BURLINGTON, ON. May 2, 2013. This past weekend yet another young man, 27, died on the railway tracks near Dixie Road in Mississauga. Another family is now linked with Burlington’s Denise Davy and her family by grief over the loss of a loved one on the Lakeshore rail corridor. More than just sad, this news is devastating because when someone dies like this, a family is left not only with the ache in their heart over the loss, but also left with so many unanswered questions. How and why did this happen? Is it misadventure, suicide or is there something else at work? What are we missing in this picture that motivates people so they feel they have to cut across tracks in the first place?

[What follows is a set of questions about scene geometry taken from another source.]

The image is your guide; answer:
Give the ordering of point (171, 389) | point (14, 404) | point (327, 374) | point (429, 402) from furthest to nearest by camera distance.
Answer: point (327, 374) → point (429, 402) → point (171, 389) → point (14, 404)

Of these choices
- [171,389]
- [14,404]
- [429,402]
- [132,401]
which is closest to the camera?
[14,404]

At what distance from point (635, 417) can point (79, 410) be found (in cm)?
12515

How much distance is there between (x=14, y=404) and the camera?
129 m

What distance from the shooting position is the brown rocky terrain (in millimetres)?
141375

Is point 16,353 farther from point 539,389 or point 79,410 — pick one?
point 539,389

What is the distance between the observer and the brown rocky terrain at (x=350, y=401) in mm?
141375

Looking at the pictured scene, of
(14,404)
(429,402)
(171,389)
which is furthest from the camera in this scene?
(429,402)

I’ve never met Ms Davy, but I’ve been impressed with her commitment to attempting to get action on preventing other deaths on the tracks in Burlington. Ms Davy has successfully brought this issue to the front of mind, not only of Burlington City council, a success in its own right; Ms Davy has moved council to direct staff to act.

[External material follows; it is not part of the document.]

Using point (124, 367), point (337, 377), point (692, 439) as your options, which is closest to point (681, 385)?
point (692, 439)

As I write this, I’m sitting on a GO Train making my way into Toronto and I can see how very easy it is for one to make it onto the tracks. Pulling into Bronte station, I saw two men walking away from the tracks. (Did they just cross them?) They likely didn’t give the train and the tracks a second thought. Just something to get around. One does not need to be an expert to see what danger lurk on the Lakeshore corridor. Just look out from the seat of a GO train as I’ve just done to see the trails and paths, the tree forts, BMX jumps and graffiti. Pretty quickly one can get the idea of where people regularly walk, play, lurk and take shortcuts. With GO moving to half hour service in June the peril on the tracks is about to become far greater. To mitigate the danger, I notice more brush being cleared and new fences on the rail corridor throughout Mississauga. Will this project carry on to cover Burlington and the rest of the GO network? I hope so – and I hope it happens soon.
Fences are only part of the answer, the spot where the latest death occurred happened on a section of track already with new fences installed. To improve rail track safety Burlington and other cities need not so much better city planning around railways, but better transportation vision. Being hived off into four parts by railways and highways Burlington has created a neat two kilometer grid that isolates pockets of development as little land-locked islands ironically surrounded by transportation corridors. How do people get in and out of these islands? By car, or for the foolhardy, taking a chance crossing the tracks on foot. This is a result of the dominant planning regimes of the mid-20th century where land use was neatly divided up into its own little planning ghettos.
Thanks to James Smith for this informative article.
Part of having a “complete community” is easy access from one location to another. We have not put enough effort into making the crossing of RR’s easy unless you are driving a car. More people want to walk/bicycle from one place to another and we are still planning around the automobile.
Until we start “complete planning” there will be people willing to take the risk of crossing RR’s in dangerous places.